Some people, frankly, don’t have the stomach for it. But recovery means you have to take responsibility for your life. And because I’d been drinking heavily for so long, it meant I, too, had a lot of growing up to do.

Effects Of Secondhand Drinking

I got sober and pregnant at roughly the same time. That’s a massive emotional landscape to navigate and neither of us knew what to expect. We did this tightrope walk through two extended stretches of sobriety and two big relapses. If he was disappointed in me, he didn’t show it. He didn’t know how to support me, which is what made his support so helpful.

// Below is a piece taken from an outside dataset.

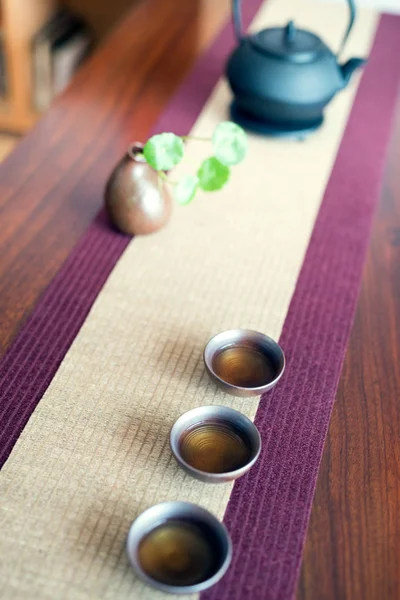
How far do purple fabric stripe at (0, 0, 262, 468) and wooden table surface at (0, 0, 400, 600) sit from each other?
0.07 feet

Addicted individuals in a codependent relationship may use their codependency to manipulate their spouse’s emotions and behaviors. They may also perceive themselves as unable to get sober, or unable to maintain recovery from addiction without significant financial and emotional support from their spouse. If you’re married to someone who is addicted to drugs or certain behavioral patterns (e.g. gambling), you’ve likely experienced this for yourself.

Read this next

Insurance products are underwritten by ARAG Insurance Company of Des Moines, Iowa. Service products are provided by ARAG Services, LLC. This material is for illustrative purposes only and is not a contract. We’re dedicated to sharing “the mindful life” beyond the core or choir, to all those who don’t yet know they give a care. We focus on anything that’s good for you, good for others, and good for our planet. When I would take sobriety out for a test drive, I remembered the many occasions from the past when I had done wrong and apologized.

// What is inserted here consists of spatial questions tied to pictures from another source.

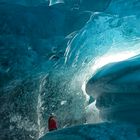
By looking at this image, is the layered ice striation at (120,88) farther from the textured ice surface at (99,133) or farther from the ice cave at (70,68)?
the textured ice surface at (99,133)

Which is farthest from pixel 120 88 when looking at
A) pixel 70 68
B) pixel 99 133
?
pixel 70 68

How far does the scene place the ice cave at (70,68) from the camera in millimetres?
8531

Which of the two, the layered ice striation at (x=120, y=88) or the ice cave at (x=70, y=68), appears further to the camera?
the ice cave at (x=70, y=68)

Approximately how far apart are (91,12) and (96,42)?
156 inches

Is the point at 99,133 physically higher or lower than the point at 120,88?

  • But the stress that comes along with constant arguing can become a trigger for the person living with SUD to use drugs or alcohol.
  • Leading St. Louis area rehab Harris House has been providing customized addiction treatment programs for more than 50 years.
  • However, it is rare to read a book that integrates the parallel recovery process that is necessary for couples in which one individual is in sobriety and the other is not.

However, it is rare to read a book that integrates the parallel recovery process that is necessary for couples in which one individual is in sobriety and the other is not. For individuals struggling with addiction to alcohol and drugs, Harris House helps people achieve sobriety and become healthy and productive individuals. Since our founding in 1961, Harris House has grown to become divorce after sobriety a top-rated non-profit treatment center. But even if you do work on the relationship during substance abuse treatment, divorce is still a possibility. Your life after divorcing an alcoholic is also as important as the process of divorce itself. It’s a tough new start for you and the children but this decision is the best thing that you could have done for yourself and your kids.